The physiological importance of TRPC6 in both receptor-mediated and pressure-induced vasoconstrictions implies its pivotal role in blood pressure regulation. However, a recent study on TRPC6-deficient mice provided unexpected observations: elevated mean arterial blood pressure, exaggerated agonist responsiveness and myogenic response of isolated arteries, and increased basal and receptor-activated cation currents.83 Although the exact background is unclear, these seemingly counterintuitive results may reflect in part the overcompensatory expression (2-to 3-fold of wild-type mice) of TRPC3, which seems less tightly regulated by vasoconstrictor receptors than TRPC6 (TRPC3 shows a much higher spontaneous activity than TRPC6) and thus could not optimally replace the role of TRPC6 in in vivo situation.
TRPM4 Is Also Involved in Cerebral Blood Flow Autoregulation
In the cerebral circulation, blood flow is maintained almost constant within a wide range of blood pressure (ie, autoregulation), owing to a powerful myogenic response.4 This response likely involves the activation of VGCCs by depolarization following activation of MSCCs whose molecular entity is elusive. As described above, TRPC6 has been suggested as a good candidate for such MSCCs, but more candidates are emerging. Earley et al41 found that antisense elimination of TRPM4 protein, which is expressed in cerebral arteries and seems to function as a
25 pS Ca2+-activated, monovalent cation-selective NSCC (CAN),28 also strongly attenuated the pressure-induced depolarization and accompanying development of vascular tone. Although the activation mechanism of TRPM4-like channels by pressurization remained unclear from this study, our preliminary observations84 showed that pretreatment with the ryanodine receptor (RyR) inhibitors, ryanodine and tetracaine, strongly suppressed stretch-induced activation of TRPM4-like channels on the same VSMC membrane. It is thus tempting to speculate that this RyR-dependent activation of TRPM4-like channels may involve increased Ca2+-spark activities by membrane stretch.85
Does TRPV4 in VSMC Mediate Endothelium-Dependent Hyperpolarization?

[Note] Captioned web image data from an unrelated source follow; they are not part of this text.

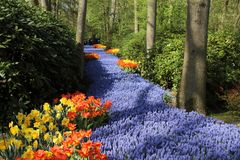 Jardins de Keukenhof Photo de macro de tulipes images stock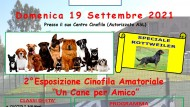 """Esposizione di bellezza """"Un cane per Amico"""": l'evento il 19 settembre."""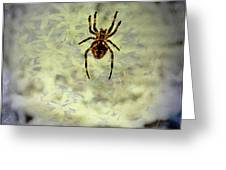 The Spider Waits Greeting Card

A paradoxical vasodilatory role of TRPV4 has come out from a recent study in cerebral circulation. Earley et al42 have proposed a new link between a putative EDHF candidate, 11,12 epoxyeicosatrienoic acids (EET),59 TRPV4 in VSMC, and vascular smooth muscle hyperpolarization and relaxation. In their observations, exogenously administered 11,12 EET and TRPV4 agonist 4
PDD86 activated TRPV4 currents and caused hyperpolarization and relaxation of pressurized cerebral artery, whereas application of TRPV4 inhibitor ruthenium red and antisense knockout of endogenous TRPV4 greatly attenuated these responses. Normally, activation of TRPV4 causes an increase in [Ca2+]i, and thus vasoconstriction rather than vasorelaxation is expected. A novel mechanism reconciling this apparent paradox relies on a complex sequence of several distinct processes, ie, activation of Ca2+ entry through TRPV4 channels by 11,12 EET
increased Ca2+ discharges from the sarcoplasmic reticulum (SR) (increase in Ca2+ spark frequency)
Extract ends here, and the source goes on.